Em 2015, um estudo desenvolvido pelo CIEG – Centro Interdisciplinar de Estudos de Género, sobre assédio sexual em meio laboral, pôs Portugal entre os países da Europa com maior taxa de assédio. A publicação revelou que 14,4% das mulheres já fora vítima de assédio sexual no trabalho. Já no caso de importunação sexual, uma notícia do Público, em agosto passado, revela como não houve nenhuma condenação em três anos, apesar de só em 2017 terem sido abertos mais de 15 inquéritos por semana.

 

Os números, ou a falta deles, são para a psicóloga Maria Cunha Louro uma prova de que “a própria sociedade vê isto como um crime menor, é crime, OK, mas nem está contemplado no nosso código penal, portanto logo ali a lei faz uma omissão e desvaloriza o assédio sexual”. “Há aqui uma mensagem implícita”, não tem dúvidas.
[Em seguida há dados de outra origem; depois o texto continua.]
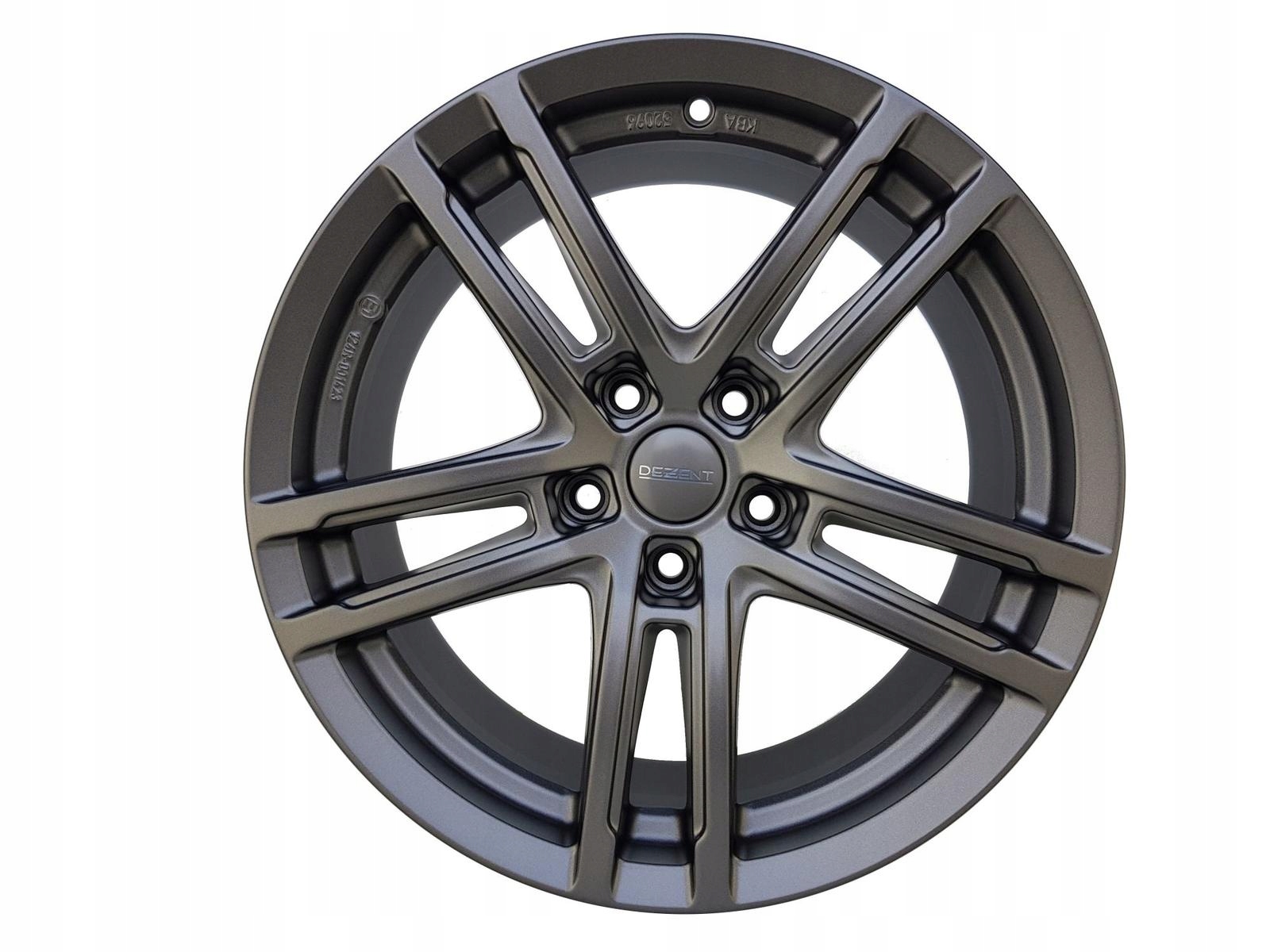 ДИСКИ BMW 3 G20 5 G30 G31 6 GT G32 7 G11 G12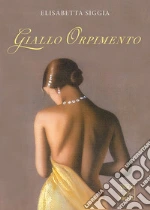 Siggia Elisabetta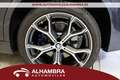 BMW X5 xDrive 45e - thumbnail 46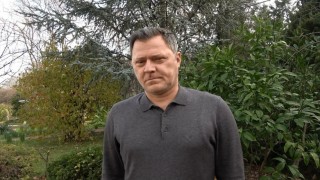 Doğu Karadenizde Sessiz tehlike ürkütüyor
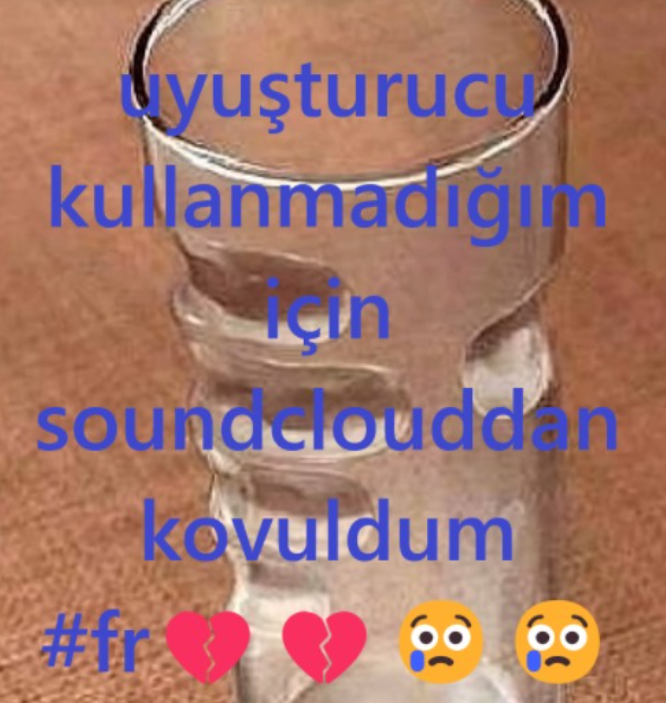 albumdinliyorum's tweet photo. 🥀🥀 https://t.co/ObmkvuSTJO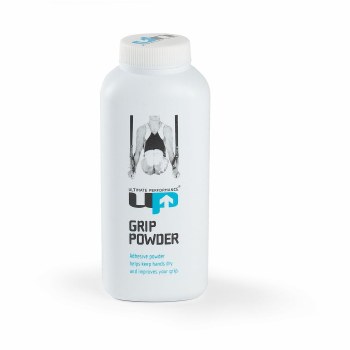 Ultimate Performace Non Tack Grip Powder 50g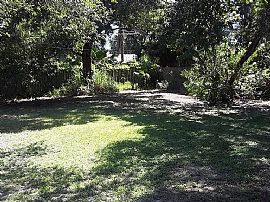 2310 Tami Sola St, Sarasota, Fl 34237 in Sarasota, FL (Photo 11 of 11)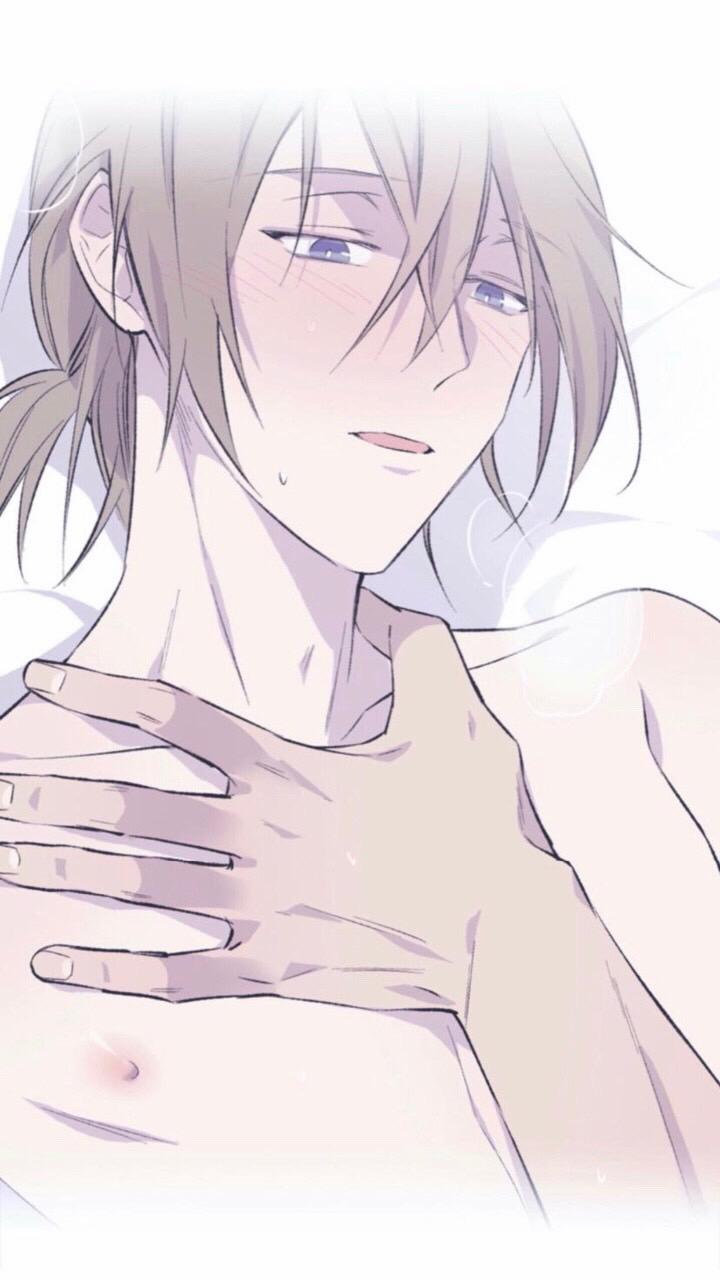 Đừng Viết Nữa, Tác Giả Thân Mến! 9 trang 23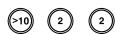ONKYO CS-315 - Selecting Preset Stations - 2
E volta à tona a questão da descredibilização: “A vítima quando vai dar baixa da queixa é até às vezes motivo de chacota. ‘Não acha que percebeu mal?’, perguntam-lhe. Ou seja, há uma desvalorização desse tipo de comportamentos, não só por parte da sociedade, mas também por parte de quem recebe estas queixas que não se deverá comportar desta maneira.”

Ainda assim, segundo Daniel Cotrim, a queixa continua a ser a medida certa a tomar. “O sistema só muda se as mulheres avançarem contra ele. Se o usarem da forma como o têm de usar”, diz. A alternativa é o “sistema entrar num momento de caos, mas o caos é ótimo porque depois vem a organização”. Na receção da sede da APAV, em Lisboa, onde aguardamos pelo técnico antes da entrevista, não faltam panfletos informativos. Uns dirigidos a vítimas de violência doméstica, outros com foco no assédio sexual, estrategicamente posicionados perto da zona de espera.

Não há imagens gráficas, apenas uma fonte simples e que facilita a leitura. Daí que não seja surpreendente quando Daniel diz o que é, para ele, crucial neste processo de empoderamento feminino: “O próprio Estado quando fala de mulheres vítimas [tem de] deixar de apresentar as mesmas imagens de sempre, o mesmo ar de quase morta, com que muitas vezes apresentam as vítimas, tem de ser dar uma outra perspetiva, a da saída.”

Entre acórdãos polémicos e sentenças que vão agitando a agenda mediática, ainda há motivos que dão força a um futuro risonho. “Há pelo menos uma sentença já em Portugal sobre violência psicológica. Isto já faz jurisprudência. Não é por não haver provas que as mulheres não devem avançar. Devemos ir juntas contra e com o sistema.”

Artigo originalmente publicado na edição de novembro 2018 da Vogue Portugal.